Harold Drew (1890-1957) was a 1912 Olympian, AAU champion sprinter, world record holder, WWI veteran, lawyer, judge – and probably the first person described as “the fastest man in the world.”
Harold Drew was born in Lexington, Virginia in 1890, but his family, like so many African-Americans in the early 20th century, chose to join the Great Migration to northern states to avoid raising their children in the Jim Crow South. Therefore, young Harold grew up in Springfield, Massachusetts. His father, a Baptist minister, strongly encouraged Harold to pursue excellence in all things, including athletics.
Drew often did not have suitable sports equipment but he won anyhow. Necessity being the mother of invention, he took on the challenge of creating his own sportswear, fabricating a more durable type of running shorts and even making an early version of spikes by inserting roofing nails through the soles of his tennis shoes and using leather as a sock liner to cover the nail heads. He described running in these shoes as “walking on a sea of glass mingled with fire.” While he won the 1905 Springfield City Games 100-yard race wearing them, they were so excruciating that he chose to run the day’s next race – a 440-yard race on a cinder track – barefoot. He won that one as well.
However, like many African-American students of his era, Drew’s family responsibilities interrupted his education. He had to drop out of high school during his freshman year (1906) to help support his family. When he returned to Springfield Central in 1910 to finish his high school education, he was a 20-year-old man who was hungry to compete.
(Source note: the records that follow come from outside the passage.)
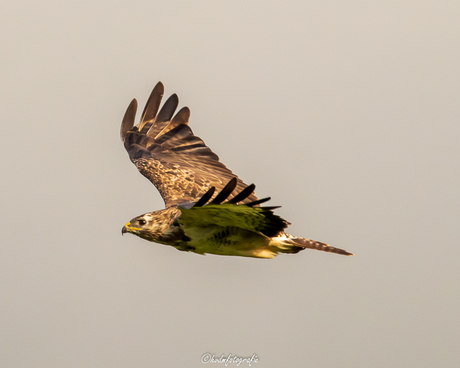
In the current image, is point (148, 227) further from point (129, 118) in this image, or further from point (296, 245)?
point (129, 118)

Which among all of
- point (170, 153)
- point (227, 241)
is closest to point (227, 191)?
point (227, 241)

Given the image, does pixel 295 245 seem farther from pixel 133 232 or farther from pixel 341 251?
pixel 133 232

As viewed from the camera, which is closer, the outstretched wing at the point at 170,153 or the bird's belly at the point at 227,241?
the bird's belly at the point at 227,241

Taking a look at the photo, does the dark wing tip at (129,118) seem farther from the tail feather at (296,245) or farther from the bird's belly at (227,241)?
the tail feather at (296,245)

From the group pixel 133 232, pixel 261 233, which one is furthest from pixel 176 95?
pixel 261 233

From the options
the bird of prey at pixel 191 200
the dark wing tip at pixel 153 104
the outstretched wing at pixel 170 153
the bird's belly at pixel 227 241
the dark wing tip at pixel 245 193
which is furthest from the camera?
the dark wing tip at pixel 153 104

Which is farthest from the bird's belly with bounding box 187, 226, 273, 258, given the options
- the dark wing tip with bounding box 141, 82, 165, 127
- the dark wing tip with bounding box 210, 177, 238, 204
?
the dark wing tip with bounding box 141, 82, 165, 127

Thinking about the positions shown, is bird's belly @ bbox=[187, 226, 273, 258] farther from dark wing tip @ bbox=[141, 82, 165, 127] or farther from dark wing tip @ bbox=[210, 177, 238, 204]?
dark wing tip @ bbox=[141, 82, 165, 127]

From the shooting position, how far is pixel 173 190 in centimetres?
1331

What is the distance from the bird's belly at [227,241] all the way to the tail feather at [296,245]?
0.67 ft

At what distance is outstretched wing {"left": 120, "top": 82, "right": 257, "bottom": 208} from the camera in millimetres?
13484

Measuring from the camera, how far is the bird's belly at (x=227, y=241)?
36.1ft

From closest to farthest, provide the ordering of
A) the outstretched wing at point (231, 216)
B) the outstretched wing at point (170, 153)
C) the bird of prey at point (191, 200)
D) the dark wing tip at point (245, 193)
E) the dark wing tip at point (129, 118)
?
the dark wing tip at point (245, 193) < the outstretched wing at point (231, 216) < the bird of prey at point (191, 200) < the outstretched wing at point (170, 153) < the dark wing tip at point (129, 118)

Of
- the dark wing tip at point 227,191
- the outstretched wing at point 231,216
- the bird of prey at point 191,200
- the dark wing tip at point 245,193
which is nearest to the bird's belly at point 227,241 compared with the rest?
the bird of prey at point 191,200
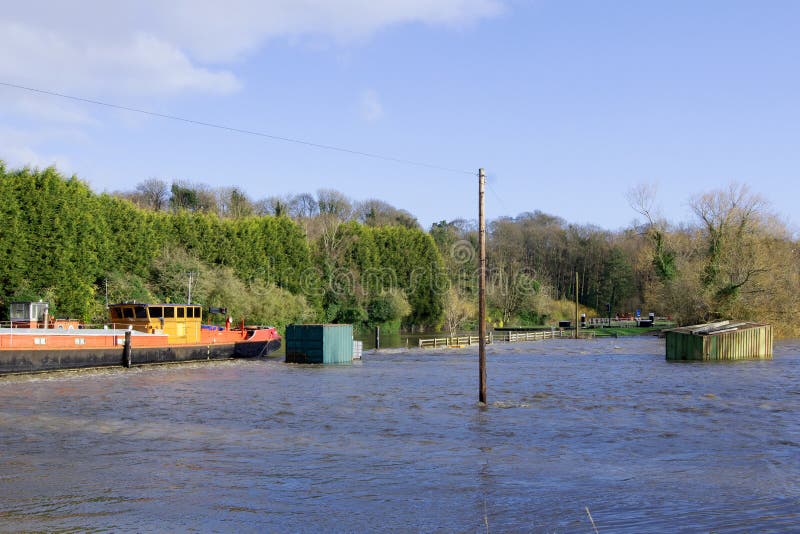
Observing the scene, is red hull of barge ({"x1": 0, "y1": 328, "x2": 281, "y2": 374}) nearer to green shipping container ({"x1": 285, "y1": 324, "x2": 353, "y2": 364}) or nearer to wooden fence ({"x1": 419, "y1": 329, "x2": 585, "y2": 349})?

Harold became a multi-sport athlete – football running back (3 years), baseball left fielder (4 years), and track sprinter (4 years). His record-smashing performance for Springfield Central High School’s track team in the sprint events brought him to national attention. During his sophomore year, he posted world-class times and personally outscored the collective efforts of opposing teams. By his junior year, he was the captain –– a highly unusual honor for an African-American athlete at that time — indicating how highly he was valued by his team and his school.
While he and his family were well-respected in Springfield, he and other African-American athletes were regularly demeaned in the region and nation. Drew resolutely insisted on his human dignity, turning down opportunities to compete at Boston AAU events because he would not allow his celebrity to be used to make money for an organization that would not allow African-Americans to represent them. A proponent of “racial uplift,” Drew chose to use his athletic prowess in ways that would promote African-American accomplishment in the classroom.
In 1912, while still finishing high school, he set his sights on the Olympic Games. His impressive string of wins included the Harvard Stadium Olympic Qualifier and the US Trials, where he easily beat the field pulling away.
He competed at the 1912 Stockholm Games, qualifying for the finals in both the 100m and 200m races. He was the presumptive favorite to win, but while on his way to placing first in the 100m semi-final heat, he pulled his hamstring as he stepped on a soft spot in the track. He could only watch as the man he had repeatedly beat in the heats – US runner Ralph Craig – cruised to victory.
Eager to run at the collegiate level, Drew then headed to the University of Southern California (1913-1916). He paid his way through school on a work-study program; he also made extra money as a journalist, writing regularly for the Los Angeles Examiner and as a sportswriter for the USC school paper. On the track, he showed no signs of slowing down, tying or setting world records in most of the short distance events and becoming AAU National Champion for 100 and 200 yd distances. His 1914 world record in the 100m dash (9.6 seconds) stood until 1929.
He graduated with honors and moved on to study law at Drake University and coach their track team in 1916-1917.
Drew hoped to compete in the 1916 Olympics, but international events intervened when World War I started and the Games were cancelled. Drew remained in peak physical condition, however, as he exhibited at the 1916 Millrose Games. At a special invitational event that brought together four of the world’s fastest sprinters for a high-profile showdown at 70 yards, Drew ran down the field and equaled his own world record time (7.15 seconds).
When the United States entered World War I in 1917, Drew enlisted in the US Army (88th Division, 809th Pioneer Infantry Regiment, Supply Company) and won both a Victory Medal and a defensive bar during his service in France.
Rapidly promoted to First Sergeant, Drew also took on the important job of coaching US Army track teams for the so-called 1919 “Pershing Olympics.” The international media eagerly promoted his return to competitive running, but there is no record of him taking part as anything but a coach and trainer. He was honorably discharged in 1919.
While Drew still hoped to make the Olympics in 1920, he was 30 years old and other younger men outran him. Perhaps his mind was on his studies, because only a few months later, he passed the bar exam in Connecticut, becoming one of the few African-American attorneys in the state. His legal practice in Hartford, Connecticut, steadily grew; using the same focus on excellence he had cultivated as a scholar-athlete, he became the first Black judge in Connecticut. After a long and distinguished career in public service, he died in 1957.